─── DATASET

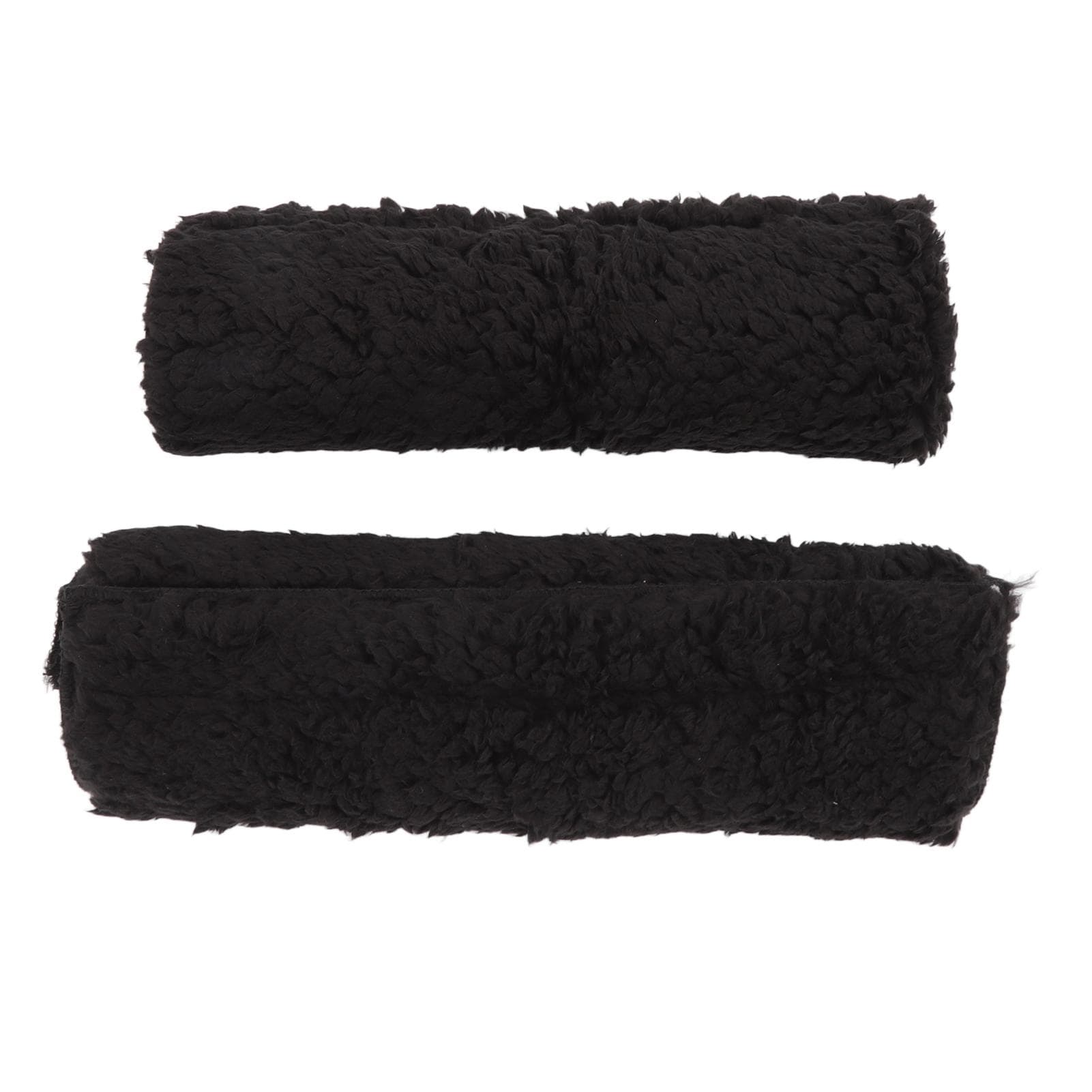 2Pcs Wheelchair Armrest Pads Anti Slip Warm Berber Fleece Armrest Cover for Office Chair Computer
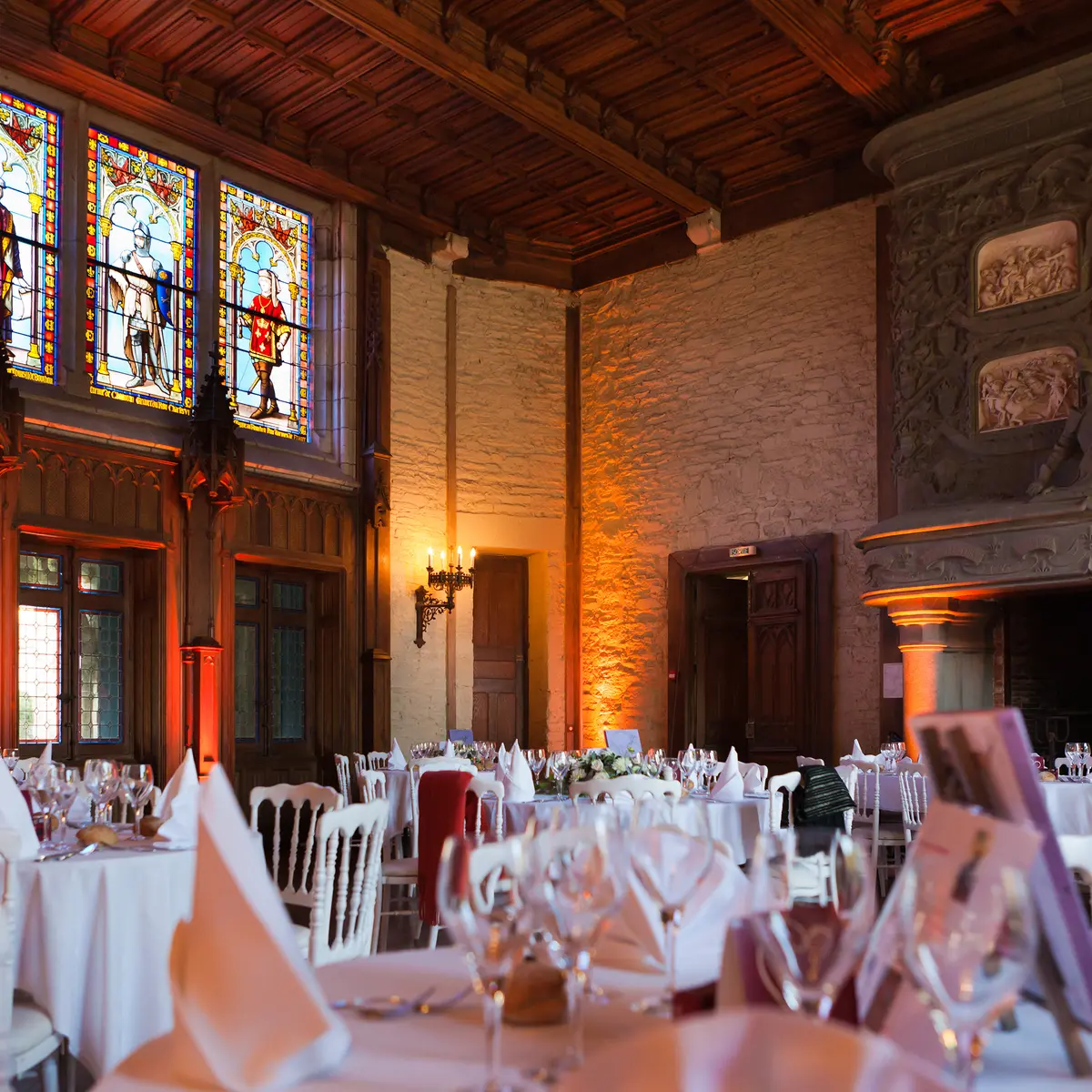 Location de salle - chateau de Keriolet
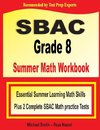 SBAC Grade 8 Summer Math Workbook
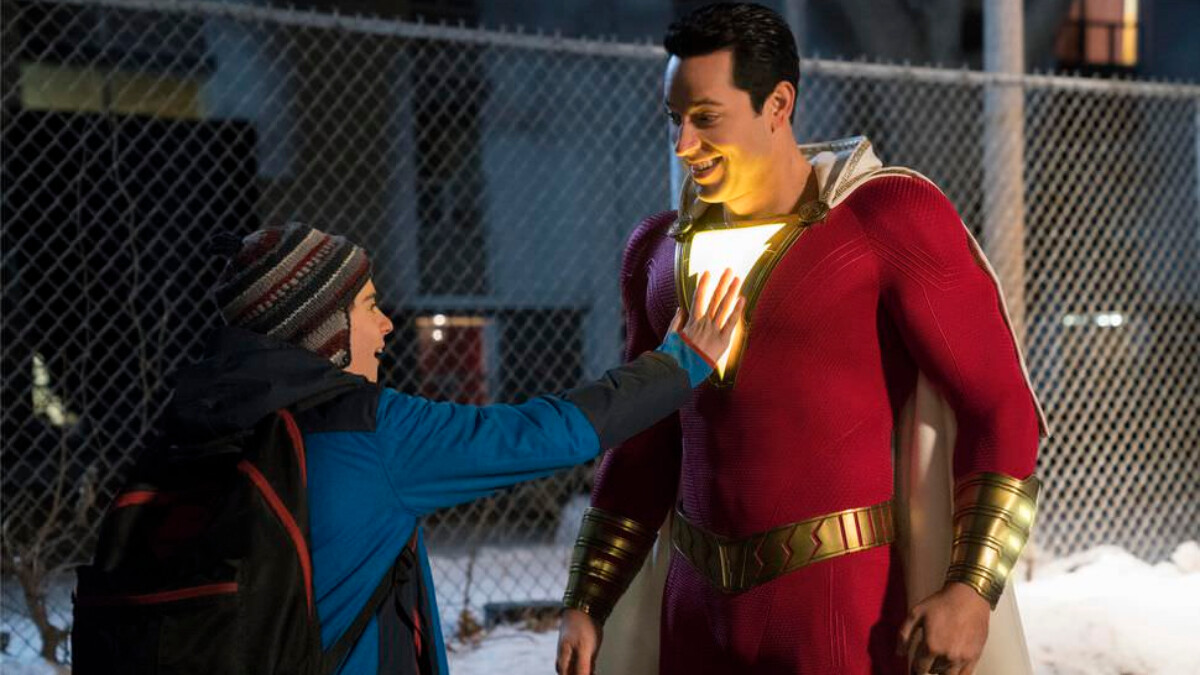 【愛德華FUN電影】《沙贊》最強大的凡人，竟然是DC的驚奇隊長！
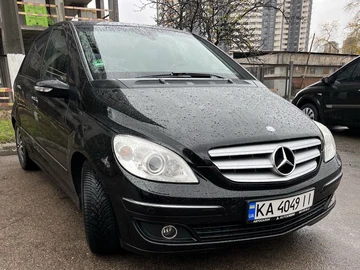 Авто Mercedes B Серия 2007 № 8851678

──────

ASSIGNMENT: Exactly the lines from the one containing "SBAC Grade 8 Summer Math Workbook" through the last line of the material above, both included and free of pictures, should make up your answer, please.

WRITTEN ANSWER:
 SBAC Grade 8 Summer Math Workbook
 【愛德華FUN電影】《沙贊》最強大的凡人，竟然是DC的驚奇隊長！
 Авто Mercedes B Серия 2007 № 8851678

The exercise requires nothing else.